BRIEF:
Return each of the following items unchanged, keeping every line as it appears.

(Dataset items)

▬▬▬

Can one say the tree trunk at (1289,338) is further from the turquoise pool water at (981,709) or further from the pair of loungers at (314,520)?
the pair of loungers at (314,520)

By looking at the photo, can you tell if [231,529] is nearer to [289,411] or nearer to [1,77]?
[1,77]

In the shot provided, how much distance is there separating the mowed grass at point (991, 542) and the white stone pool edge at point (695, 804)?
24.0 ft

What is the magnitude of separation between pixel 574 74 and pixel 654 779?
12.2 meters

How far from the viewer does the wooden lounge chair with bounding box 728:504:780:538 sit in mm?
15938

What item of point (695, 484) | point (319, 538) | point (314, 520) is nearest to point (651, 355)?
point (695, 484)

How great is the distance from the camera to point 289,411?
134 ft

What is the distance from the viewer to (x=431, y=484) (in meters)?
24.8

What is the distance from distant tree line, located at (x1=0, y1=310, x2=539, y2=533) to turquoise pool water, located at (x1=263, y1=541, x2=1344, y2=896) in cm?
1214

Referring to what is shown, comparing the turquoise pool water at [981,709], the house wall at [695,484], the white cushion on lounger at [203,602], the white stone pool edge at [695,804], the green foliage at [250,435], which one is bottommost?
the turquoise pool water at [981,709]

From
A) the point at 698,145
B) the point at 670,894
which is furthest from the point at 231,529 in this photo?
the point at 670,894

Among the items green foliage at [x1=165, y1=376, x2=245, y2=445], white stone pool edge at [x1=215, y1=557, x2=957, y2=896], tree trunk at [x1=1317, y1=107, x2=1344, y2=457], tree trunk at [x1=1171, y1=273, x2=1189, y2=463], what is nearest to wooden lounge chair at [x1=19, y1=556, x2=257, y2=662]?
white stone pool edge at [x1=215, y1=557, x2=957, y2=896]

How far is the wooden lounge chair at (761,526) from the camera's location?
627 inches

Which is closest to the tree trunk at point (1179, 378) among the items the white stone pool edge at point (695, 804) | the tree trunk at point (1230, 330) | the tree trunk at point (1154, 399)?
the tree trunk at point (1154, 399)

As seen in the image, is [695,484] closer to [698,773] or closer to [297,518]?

▬▬▬

CORRECT ANSWER:
Can one say the tree trunk at (1289,338) is further from the turquoise pool water at (981,709) or further from the pair of loungers at (314,520)?
the pair of loungers at (314,520)

By looking at the photo, can you tell if [231,529] is nearer to [289,411] or nearer to [1,77]?
[1,77]

In the shot provided, how much distance is there separating the mowed grass at point (991, 542) and the white stone pool edge at point (695, 804)?
24.0 ft

What is the magnitude of separation between pixel 574 74 and pixel 654 779?
12.2 meters

How far from the viewer does the wooden lounge chair with bounding box 728:504:780:538 sit in mm?
15938

What item of point (695, 484) | point (319, 538) | point (314, 520) is nearest to point (651, 355)?
point (695, 484)

How great is the distance from the camera to point 289,411?
134 ft

What is the distance from the viewer to (x=431, y=484) (in meters)?
24.8

What is the distance from distant tree line, located at (x1=0, y1=310, x2=539, y2=533) to turquoise pool water, located at (x1=263, y1=541, x2=1344, y2=896) in cm?
1214

Referring to what is shown, comparing the turquoise pool water at [981,709], the house wall at [695,484], the white cushion on lounger at [203,602], the white stone pool edge at [695,804], the green foliage at [250,435], which one is bottommost?
the turquoise pool water at [981,709]

From
A) the point at 698,145
B) the point at 670,894
which is furthest from the point at 231,529 in this photo?
the point at 670,894

Among the items green foliage at [x1=165, y1=376, x2=245, y2=445], white stone pool edge at [x1=215, y1=557, x2=957, y2=896], tree trunk at [x1=1317, y1=107, x2=1344, y2=457], tree trunk at [x1=1171, y1=273, x2=1189, y2=463], what is nearest to wooden lounge chair at [x1=19, y1=556, x2=257, y2=662]?
white stone pool edge at [x1=215, y1=557, x2=957, y2=896]

How far is the wooden lounge chair at (761,526) from the camera's location?
627 inches

Which is closest to the tree trunk at point (1179, 378) among the items the white stone pool edge at point (695, 804) | the tree trunk at point (1230, 330) | the tree trunk at point (1154, 399)?
the tree trunk at point (1154, 399)

As seen in the image, is [695,484] closer to [698,773] or closer to [297,518]?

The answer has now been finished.